Pulsed power capacitor design based on 3D inkjet printing

• Published in: Electrochemistry communications Vol. 173; p. 107876
• Main Authors: Cao, Xinxin, Mei, Shixuan, Hao, Jinjin, Jia, Qikun, Qin, Bolin, Xu, Zhikuan, Lv, Fei, Zhang, Kuanwei, Nan, Xueli
• Format: Journal Article
• Language: English
• Published: Elsevier B.V 01.04.2025; Elsevier
• Subjects: 3D inkjet printed capacitors; Electric field strength; Structural design of pressure equalizing electrodes; Structural design of pressure equalizing electrodes; 3D inkjet printed capacitors; Electric field strength
• ISSN: 1388-2481
• DOI: 10.1016/j.elecom.2025.107876

This paper presents a new method for manufacturing multilayer chip capacitors using three-dimensional inkjet printing technology. Compared with the traditional method of manufacturing multilayer chip capacitors, it enables the design of complex structures without molds. It has the advantages of high integration, integrated printing, and simple operation. In addition, the electrode structure of the conventional capacitor is optimized by replacing the original electrode tip with a ‘circular’ pressure-even electrode structure. The effects of different circle radii on the electric field distribution inside the capacitor were analyzed using Comsol simulation software. The results show that the homogeneous pressure electrode structure proposed in this paper can effectively improve the electric field concentration at the electrode tip of the capacitor.

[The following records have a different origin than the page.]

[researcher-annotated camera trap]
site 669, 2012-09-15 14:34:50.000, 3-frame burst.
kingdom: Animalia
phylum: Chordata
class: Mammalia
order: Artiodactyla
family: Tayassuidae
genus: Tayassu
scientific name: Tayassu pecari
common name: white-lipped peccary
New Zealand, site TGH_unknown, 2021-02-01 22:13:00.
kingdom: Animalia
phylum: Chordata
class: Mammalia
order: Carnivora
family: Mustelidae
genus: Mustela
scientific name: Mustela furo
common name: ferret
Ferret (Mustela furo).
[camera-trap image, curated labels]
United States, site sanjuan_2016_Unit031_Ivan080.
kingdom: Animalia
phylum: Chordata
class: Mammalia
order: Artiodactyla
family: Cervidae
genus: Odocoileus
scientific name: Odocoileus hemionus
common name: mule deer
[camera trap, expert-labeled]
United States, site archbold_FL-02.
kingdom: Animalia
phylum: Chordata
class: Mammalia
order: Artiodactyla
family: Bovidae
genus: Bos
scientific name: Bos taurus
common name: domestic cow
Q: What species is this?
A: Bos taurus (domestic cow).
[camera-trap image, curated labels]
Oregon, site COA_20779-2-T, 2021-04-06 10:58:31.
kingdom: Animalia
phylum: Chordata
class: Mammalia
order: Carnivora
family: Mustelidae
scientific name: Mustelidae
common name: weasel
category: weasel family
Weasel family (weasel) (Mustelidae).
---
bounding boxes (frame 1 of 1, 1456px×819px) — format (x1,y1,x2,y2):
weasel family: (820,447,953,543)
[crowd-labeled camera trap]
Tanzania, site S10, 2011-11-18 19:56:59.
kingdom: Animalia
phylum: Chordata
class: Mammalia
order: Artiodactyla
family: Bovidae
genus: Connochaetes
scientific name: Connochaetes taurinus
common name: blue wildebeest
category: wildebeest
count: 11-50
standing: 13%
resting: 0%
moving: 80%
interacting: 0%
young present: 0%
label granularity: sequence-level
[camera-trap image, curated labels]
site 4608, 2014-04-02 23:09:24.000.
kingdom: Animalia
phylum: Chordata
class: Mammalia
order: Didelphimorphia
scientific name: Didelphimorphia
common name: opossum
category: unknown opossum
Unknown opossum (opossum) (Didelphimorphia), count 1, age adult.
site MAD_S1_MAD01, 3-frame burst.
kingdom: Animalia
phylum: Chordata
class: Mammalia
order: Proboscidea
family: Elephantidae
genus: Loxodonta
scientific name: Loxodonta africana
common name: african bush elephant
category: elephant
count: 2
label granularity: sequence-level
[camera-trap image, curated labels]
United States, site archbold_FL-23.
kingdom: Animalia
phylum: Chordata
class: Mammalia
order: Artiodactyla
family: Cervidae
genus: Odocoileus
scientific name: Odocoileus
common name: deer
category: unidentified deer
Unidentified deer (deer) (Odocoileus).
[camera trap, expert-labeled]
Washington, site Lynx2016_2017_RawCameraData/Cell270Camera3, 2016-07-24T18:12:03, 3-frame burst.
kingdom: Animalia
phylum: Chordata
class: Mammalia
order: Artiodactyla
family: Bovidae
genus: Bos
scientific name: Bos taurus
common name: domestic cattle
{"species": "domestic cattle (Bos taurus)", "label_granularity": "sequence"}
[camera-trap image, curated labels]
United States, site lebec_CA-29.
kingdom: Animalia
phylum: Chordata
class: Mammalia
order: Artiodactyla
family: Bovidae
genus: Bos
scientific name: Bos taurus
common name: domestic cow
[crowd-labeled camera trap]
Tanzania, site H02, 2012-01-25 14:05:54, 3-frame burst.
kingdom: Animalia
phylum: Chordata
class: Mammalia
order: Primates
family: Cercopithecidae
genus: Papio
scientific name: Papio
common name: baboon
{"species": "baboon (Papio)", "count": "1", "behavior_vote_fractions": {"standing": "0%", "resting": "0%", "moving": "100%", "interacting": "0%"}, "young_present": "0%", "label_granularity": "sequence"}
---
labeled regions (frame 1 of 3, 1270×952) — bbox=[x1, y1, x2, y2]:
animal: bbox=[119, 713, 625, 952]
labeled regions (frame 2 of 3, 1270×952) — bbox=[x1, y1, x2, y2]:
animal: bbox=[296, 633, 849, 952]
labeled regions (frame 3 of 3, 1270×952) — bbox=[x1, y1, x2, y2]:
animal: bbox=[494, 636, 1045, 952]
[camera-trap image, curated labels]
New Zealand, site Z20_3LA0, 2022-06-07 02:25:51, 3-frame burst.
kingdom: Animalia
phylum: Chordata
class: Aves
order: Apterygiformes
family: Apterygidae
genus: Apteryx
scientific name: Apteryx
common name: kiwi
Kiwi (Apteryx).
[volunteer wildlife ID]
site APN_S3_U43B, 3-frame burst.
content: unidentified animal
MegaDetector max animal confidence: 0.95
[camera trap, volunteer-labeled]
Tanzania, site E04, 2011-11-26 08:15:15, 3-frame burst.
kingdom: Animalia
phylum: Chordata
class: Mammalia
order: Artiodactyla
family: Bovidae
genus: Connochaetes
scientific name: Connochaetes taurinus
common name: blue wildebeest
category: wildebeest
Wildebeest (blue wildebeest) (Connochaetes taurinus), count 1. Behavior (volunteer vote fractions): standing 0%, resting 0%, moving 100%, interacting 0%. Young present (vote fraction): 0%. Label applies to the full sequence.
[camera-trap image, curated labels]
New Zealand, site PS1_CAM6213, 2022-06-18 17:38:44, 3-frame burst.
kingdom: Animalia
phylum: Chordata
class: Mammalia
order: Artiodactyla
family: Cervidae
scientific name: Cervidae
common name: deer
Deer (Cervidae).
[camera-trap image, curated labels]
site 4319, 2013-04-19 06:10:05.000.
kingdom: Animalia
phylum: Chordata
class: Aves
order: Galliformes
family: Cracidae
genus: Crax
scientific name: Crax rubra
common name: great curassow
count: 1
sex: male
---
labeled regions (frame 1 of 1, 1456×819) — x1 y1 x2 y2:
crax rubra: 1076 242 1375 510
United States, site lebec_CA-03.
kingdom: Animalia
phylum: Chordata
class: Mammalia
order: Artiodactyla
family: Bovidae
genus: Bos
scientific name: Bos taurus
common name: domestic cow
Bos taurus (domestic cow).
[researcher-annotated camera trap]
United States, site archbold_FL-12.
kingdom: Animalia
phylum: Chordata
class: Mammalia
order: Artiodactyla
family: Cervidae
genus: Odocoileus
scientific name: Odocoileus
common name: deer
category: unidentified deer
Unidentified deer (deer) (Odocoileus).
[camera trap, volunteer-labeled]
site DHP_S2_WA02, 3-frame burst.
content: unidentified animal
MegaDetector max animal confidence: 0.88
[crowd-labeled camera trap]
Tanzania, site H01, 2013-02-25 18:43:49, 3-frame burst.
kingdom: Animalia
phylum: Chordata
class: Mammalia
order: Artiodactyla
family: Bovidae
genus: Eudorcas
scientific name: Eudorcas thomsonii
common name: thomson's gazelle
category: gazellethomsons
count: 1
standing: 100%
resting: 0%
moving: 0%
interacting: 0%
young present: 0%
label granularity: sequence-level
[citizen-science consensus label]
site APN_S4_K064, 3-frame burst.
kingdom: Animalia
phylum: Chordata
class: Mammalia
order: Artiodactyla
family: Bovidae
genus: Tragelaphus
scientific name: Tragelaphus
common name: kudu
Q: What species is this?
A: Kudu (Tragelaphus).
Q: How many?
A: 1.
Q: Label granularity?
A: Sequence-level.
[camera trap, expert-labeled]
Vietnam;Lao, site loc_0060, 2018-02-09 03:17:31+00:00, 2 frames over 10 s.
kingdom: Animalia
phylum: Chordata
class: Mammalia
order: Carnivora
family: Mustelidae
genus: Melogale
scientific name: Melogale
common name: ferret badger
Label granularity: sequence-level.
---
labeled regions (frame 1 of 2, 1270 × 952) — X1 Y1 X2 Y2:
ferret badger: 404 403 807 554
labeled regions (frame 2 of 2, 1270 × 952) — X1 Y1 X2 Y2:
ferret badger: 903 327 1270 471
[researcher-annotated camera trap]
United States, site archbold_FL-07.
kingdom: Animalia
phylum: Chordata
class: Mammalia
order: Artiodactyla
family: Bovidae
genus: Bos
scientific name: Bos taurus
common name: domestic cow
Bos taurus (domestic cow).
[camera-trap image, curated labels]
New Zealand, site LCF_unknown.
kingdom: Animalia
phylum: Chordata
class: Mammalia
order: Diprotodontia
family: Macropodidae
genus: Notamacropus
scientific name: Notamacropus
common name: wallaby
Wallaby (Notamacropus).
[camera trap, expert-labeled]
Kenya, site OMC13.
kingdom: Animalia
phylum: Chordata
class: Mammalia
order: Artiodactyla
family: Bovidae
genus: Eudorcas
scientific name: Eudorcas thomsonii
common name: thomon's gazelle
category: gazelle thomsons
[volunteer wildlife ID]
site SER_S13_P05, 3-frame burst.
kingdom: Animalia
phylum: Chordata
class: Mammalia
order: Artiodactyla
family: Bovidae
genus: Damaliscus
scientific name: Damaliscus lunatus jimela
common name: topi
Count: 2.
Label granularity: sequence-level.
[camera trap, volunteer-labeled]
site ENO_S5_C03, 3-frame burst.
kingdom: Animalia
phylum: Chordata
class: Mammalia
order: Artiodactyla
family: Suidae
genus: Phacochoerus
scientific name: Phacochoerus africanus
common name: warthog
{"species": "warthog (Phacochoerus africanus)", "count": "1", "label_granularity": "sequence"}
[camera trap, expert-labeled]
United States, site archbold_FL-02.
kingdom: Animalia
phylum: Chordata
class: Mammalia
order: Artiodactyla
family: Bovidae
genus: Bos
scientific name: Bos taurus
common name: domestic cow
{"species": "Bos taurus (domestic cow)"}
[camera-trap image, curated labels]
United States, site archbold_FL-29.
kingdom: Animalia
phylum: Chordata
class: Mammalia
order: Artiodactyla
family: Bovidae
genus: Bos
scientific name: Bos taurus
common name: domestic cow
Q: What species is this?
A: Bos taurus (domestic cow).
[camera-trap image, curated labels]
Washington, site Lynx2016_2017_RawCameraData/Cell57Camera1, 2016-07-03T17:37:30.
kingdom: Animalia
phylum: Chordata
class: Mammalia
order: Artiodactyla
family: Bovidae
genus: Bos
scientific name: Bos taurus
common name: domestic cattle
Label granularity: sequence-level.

Finally, the capacitor was fabricated using 3D inkjet printing technology, and the capacitance value, voltage withstand value, and other parameters of the capacitor were measured. The capacitor with an even-pressure electrode structure was able to improve the breakdown voltage by about 22 %, which is consistent with the expected experimental results. The possibility of fabricating pulsed power capacitors using 3D inkjet printing technology was confirmed. •Multilayer chip capacitors fabricated using 3D inkjet printing.•An electrode structure capable of improving uneven field strength distribution.•Capacitor data test results are consistent with simulation results.•3D printed capacitors ready for mass production for pulsed power circuits.